● Task: Return all the data below as it stands, minus the pictures.

Caption-style text data
::::::

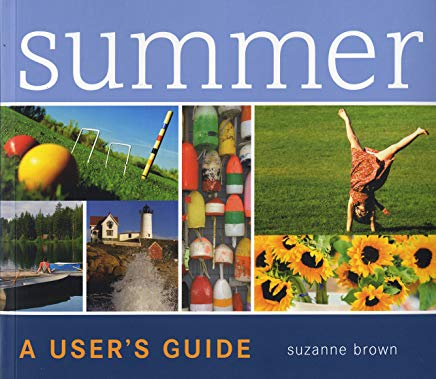 Summer A User's Guide Book, $13-.jpg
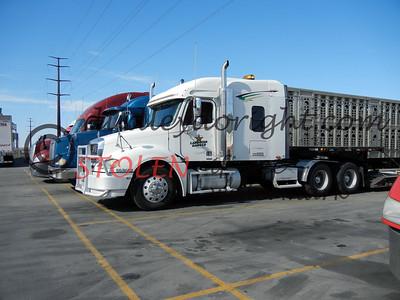 Wis 5-2011-003 jeff truck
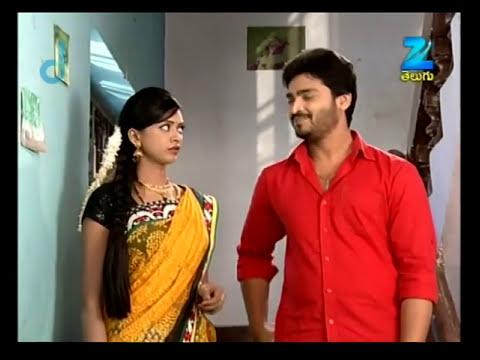 Varudhini Parinayam - Indian Telugu Story - Episode 388 - Zee Telugu TV Story - Webisode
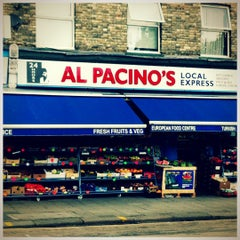Photo taken at Al Pacino's Supermarket by Juan J. on 5/9/2012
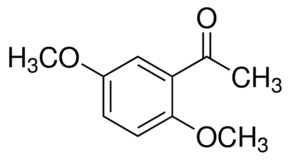 2 6 Dimethoxy Acetophenone 99%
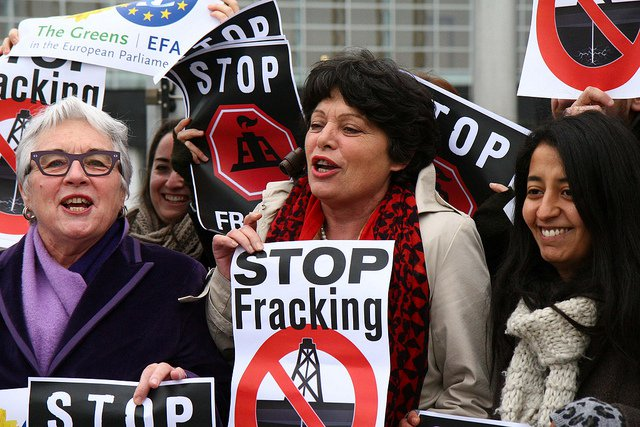 Stop Fracking!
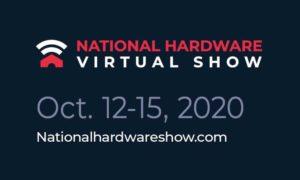 2020 Virtual National Hardware Show (NHS)
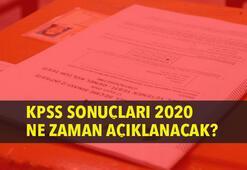 KPSS Önlisans sonuçları açıklandı ÖSYM giriş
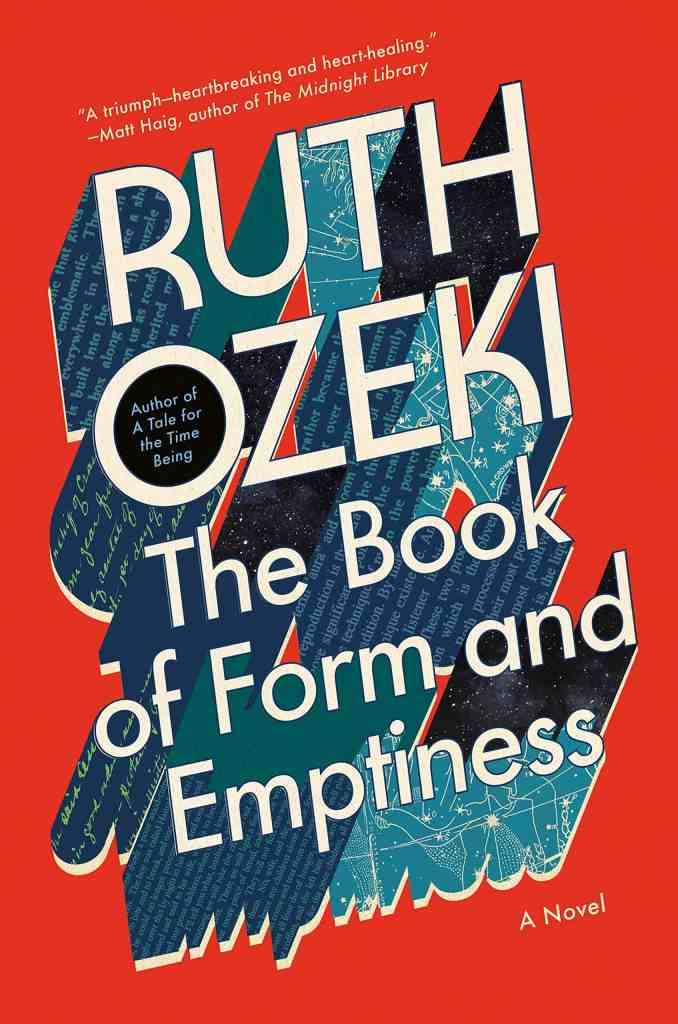 The Book of Form and Emptiness:A Novel Ruth Ozeki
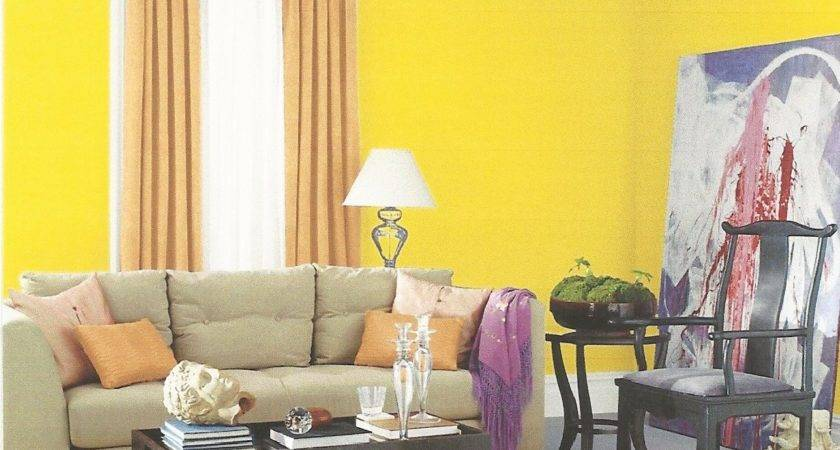 Yellow Painted Rooms Home Design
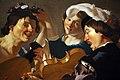 Dirck van baburen, il concerto, 1623 ca. 02.jpg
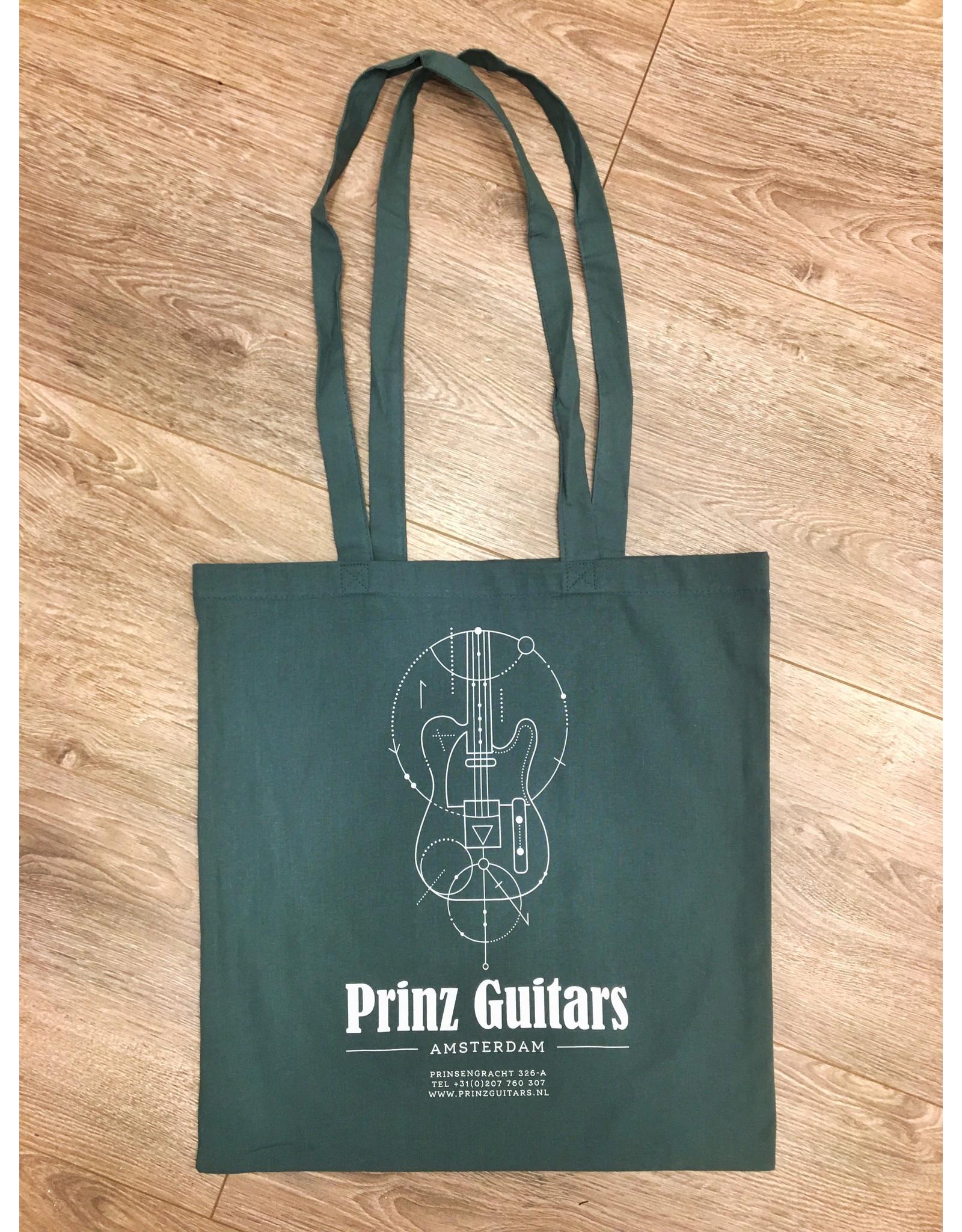 Prinz Guitars Shirt Prinz Guitars Linnen Tas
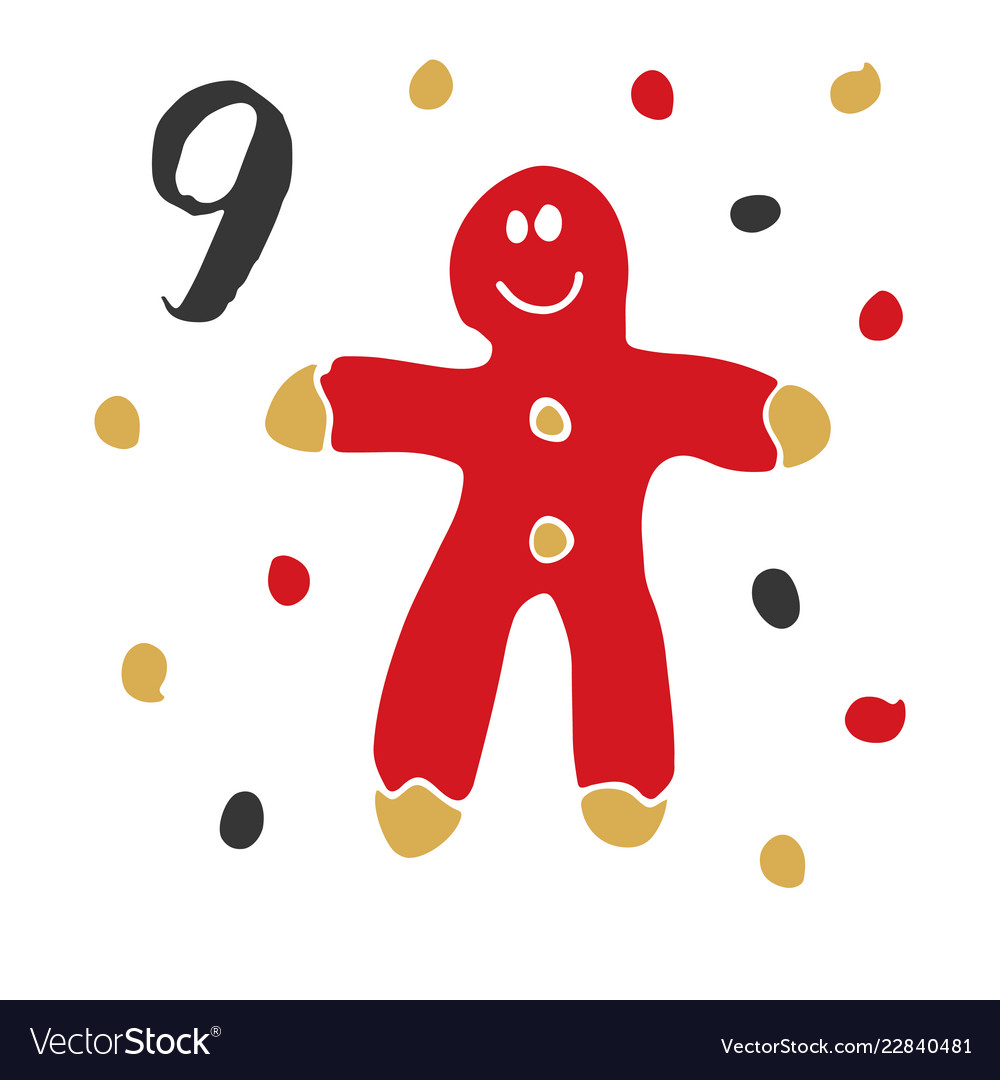 Christmas advent calendar hand drawn elements and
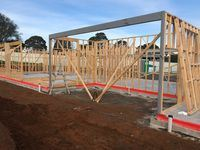 House + Residential - Jumbunna Engineering, Gippsland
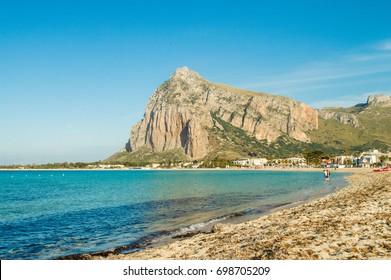 The beautiful beach of San Vito lo capo in Sicily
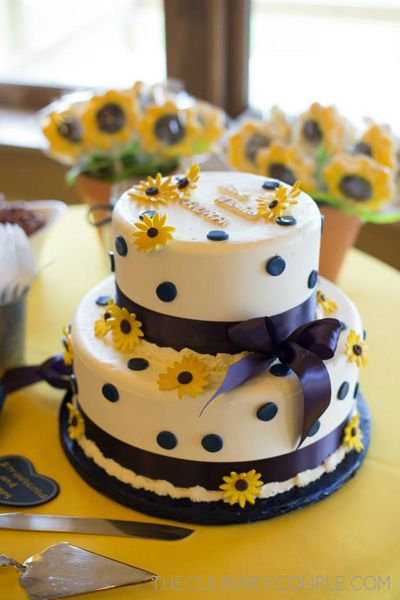 Pretty Sunflower Themed Bridal Shower PARTY IDEAS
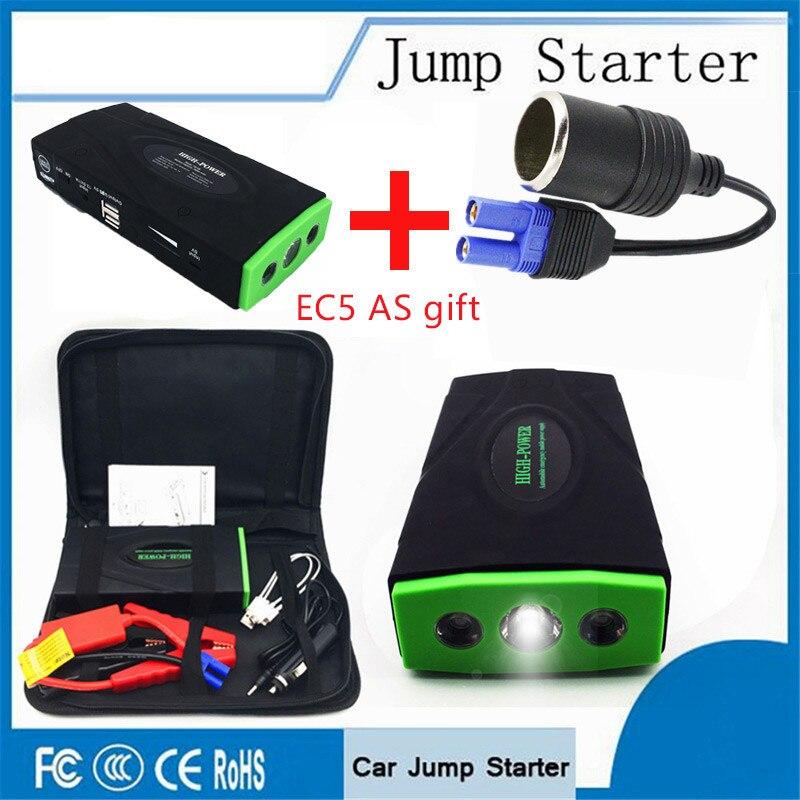 Multi-Funzione 12 v Portatile Ad Alta Potenza Salto di Avviamento Auto Di Emergenza Accumulatori e caricabatterie di riserva Per Il Caricabatteria Auto Booster Dispositivo di Avviamento
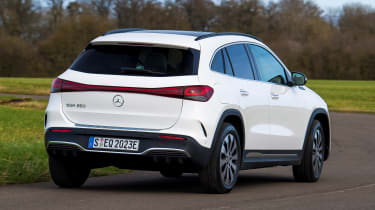Mercedes EQA SUV review rear cornering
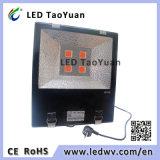 Il LED coltiva 380-840nm chiaro 200W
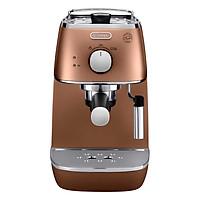Máy Pha Cà Phê Espresso Distinta Delonghi ECI 341.CP (1100W) - Đồng - Hàng Chính Hãng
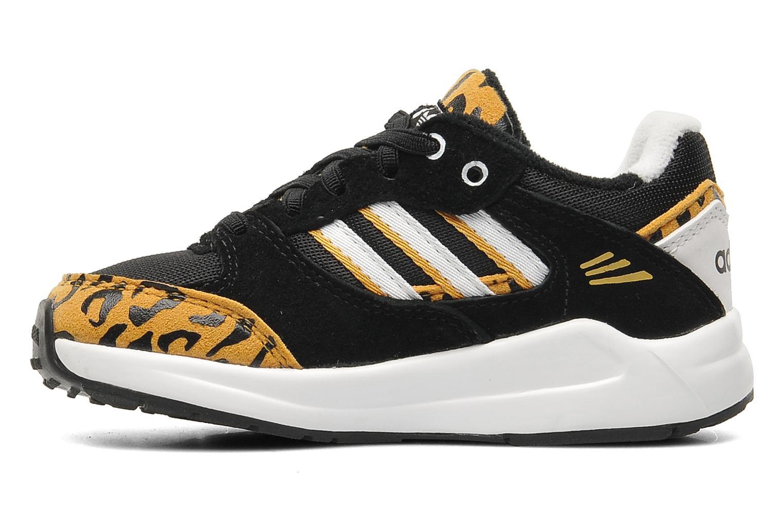 Tech Super Cf I Black 1/Running White Ftw/St Goldenrod F13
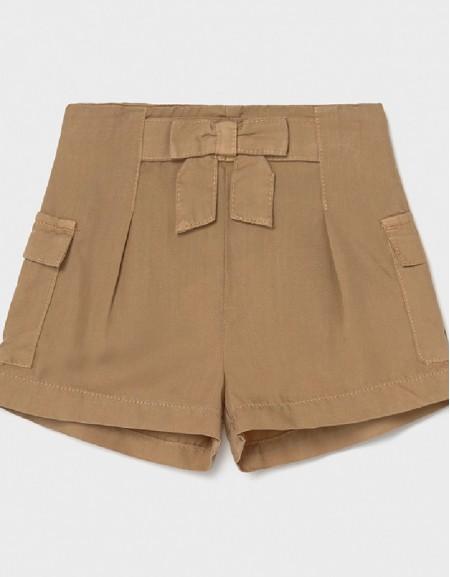 Caramel Ecofriends Fluid Shorts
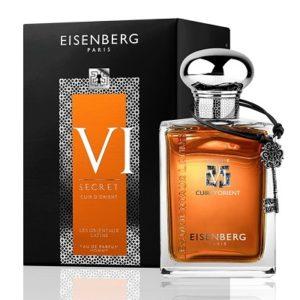 Eisenberg - The Latin Orientals - Men's Collection - Secret No VI - Cuir d'Orient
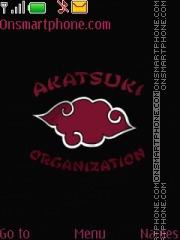 Akatsuki organization theme screenshot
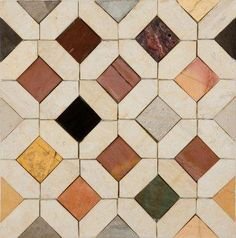 soft warm colors: Moroccan Tiles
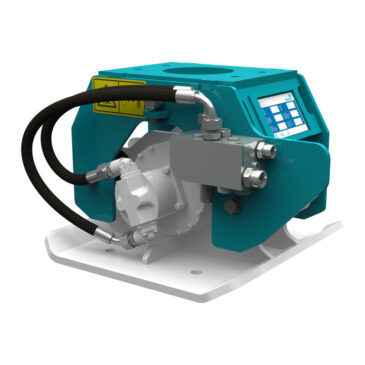 Hyrax 125 hydraulic compactor 1.2 – 2.5 ton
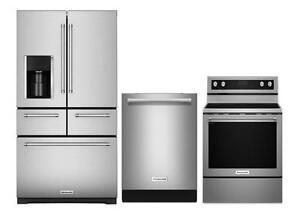 Combo cuisine KitchenAid stainless : Frigo 36'', cuisinière 30'' et lave-vaisselle 24''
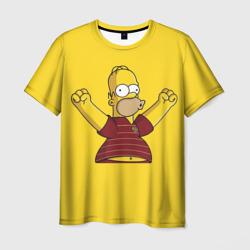 Гомер-болельщик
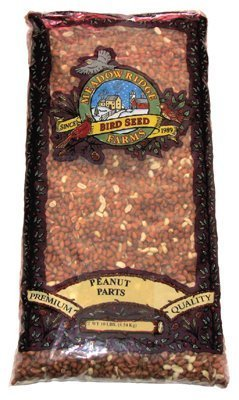 Jrk Seed & Turf Supply B111310 10LB Peanut Bird Food - Quantity 1 by Jrk Seed & Turf Supply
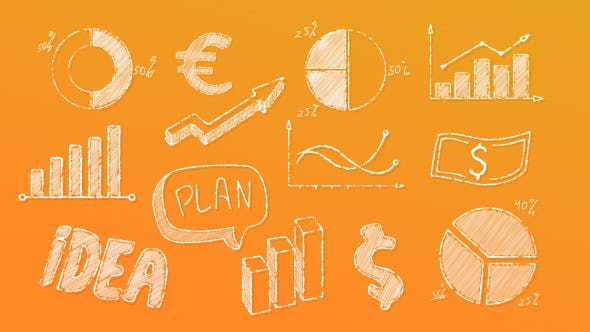 Videohive Doodle Business Elements 19503756
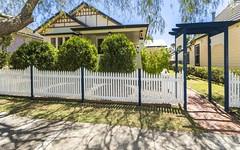 58 Veda Street, Hamilton NSW
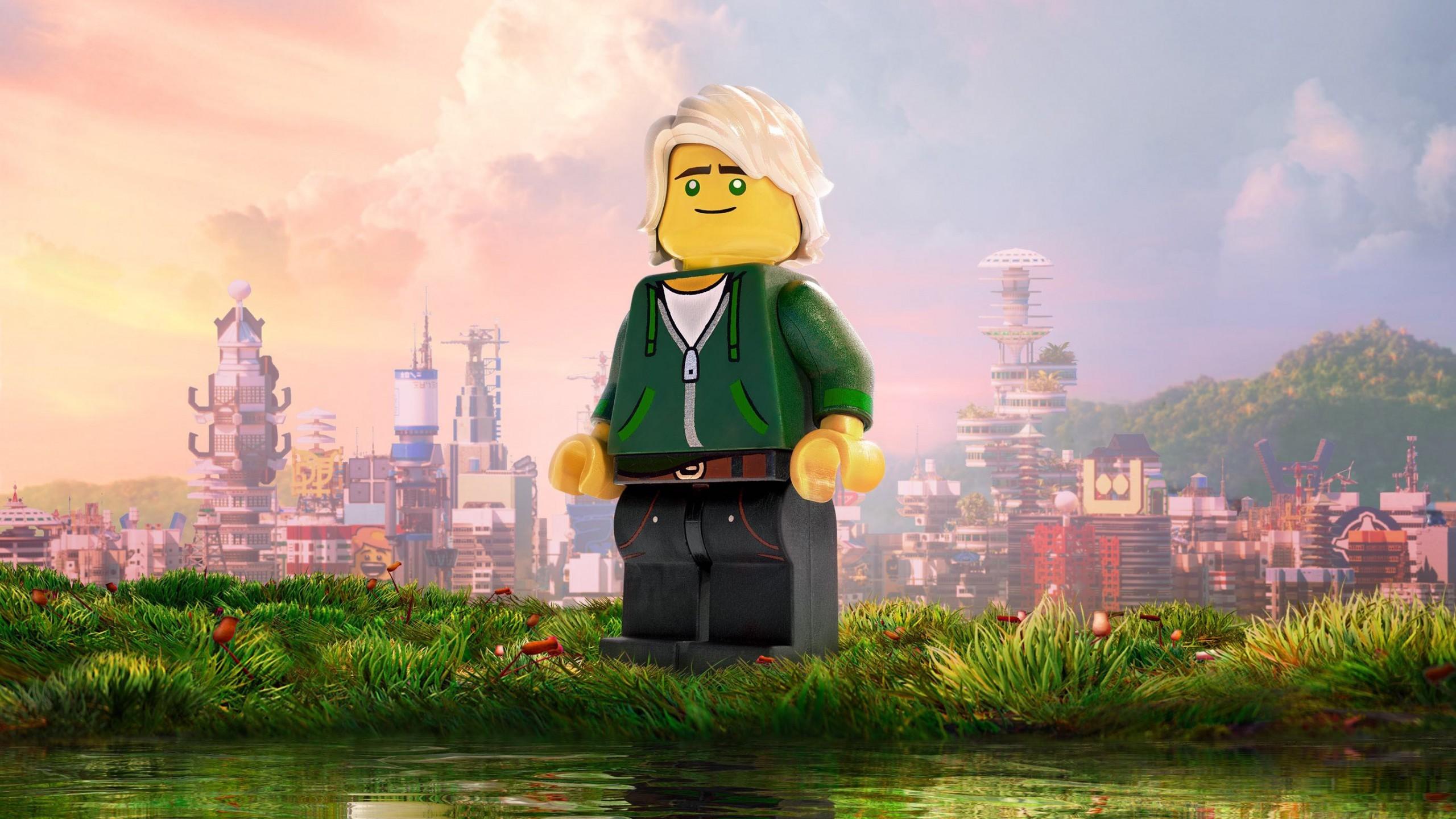 Movies / The LEGO Ninjago Movie Wallpaper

::::::

● Completed exercise:
 Summer A User's Guide Book, $13-.jpg
 Wis 5-2011-003 jeff truck
 Varudhini Parinayam - Indian Telugu Story - Episode 388 - Zee Telugu TV Story - Webisode
Photo taken at Al Pacino's Supermarket by Juan J. on 5/9/2012
 2 6 Dimethoxy Acetophenone 99%
 Stop Fracking!
 2020 Virtual National Hardware Show (NHS)
 KPSS Önlisans sonuçları açıklandı ÖSYM giriş
 The Book of Form and Emptiness:A Novel Ruth Ozeki
 Yellow Painted Rooms Home Design
 Dirck van baburen, il concerto, 1623 ca. 02.jpg
 Prinz Guitars Shirt Prinz Guitars Linnen Tas
 Christmas advent calendar hand drawn elements and
 House + Residential - Jumbunna Engineering, Gippsland
 The beautiful beach of San Vito lo capo in Sicily
 Pretty Sunflower Themed Bridal Shower PARTY IDEAS
 Multi-Funzione 12 v Portatile Ad Alta Potenza Salto di Avviamento Auto Di Emergenza Accumulatori e caricabatterie di riserva Per Il Caricabatteria Auto Booster Dispositivo di Avviamento
Mercedes EQA SUV review rear cornering
 Il LED coltiva 380-840nm chiaro 200W
Máy Pha Cà Phê Espresso Distinta Delonghi ECI 341.CP (1100W) - Đồng - Hàng Chính Hãng
 Tech Super Cf I Black 1/Running White Ftw/St Goldenrod F13
 Caramel Ecofriends Fluid Shorts
 Eisenberg - The Latin Orientals - Men's Collection - Secret No VI - Cuir d'Orient
 Akatsuki organization theme screenshot
 soft warm colors: Moroccan Tiles
 Hyrax 125 hydraulic compactor 1.2 – 2.5 ton
 Combo cuisine KitchenAid stainless : Frigo 36'', cuisinière 30'' et lave-vaisselle 24''
 Гомер-болельщик
 Jrk Seed & Turf Supply B111310 10LB Peanut Bird Food - Quantity 1 by Jrk Seed & Turf Supply
 Videohive Doodle Business Elements 19503756
 58 Veda Street, Hamilton NSW
 Movies / The LEGO Ninjago Movie Wallpaper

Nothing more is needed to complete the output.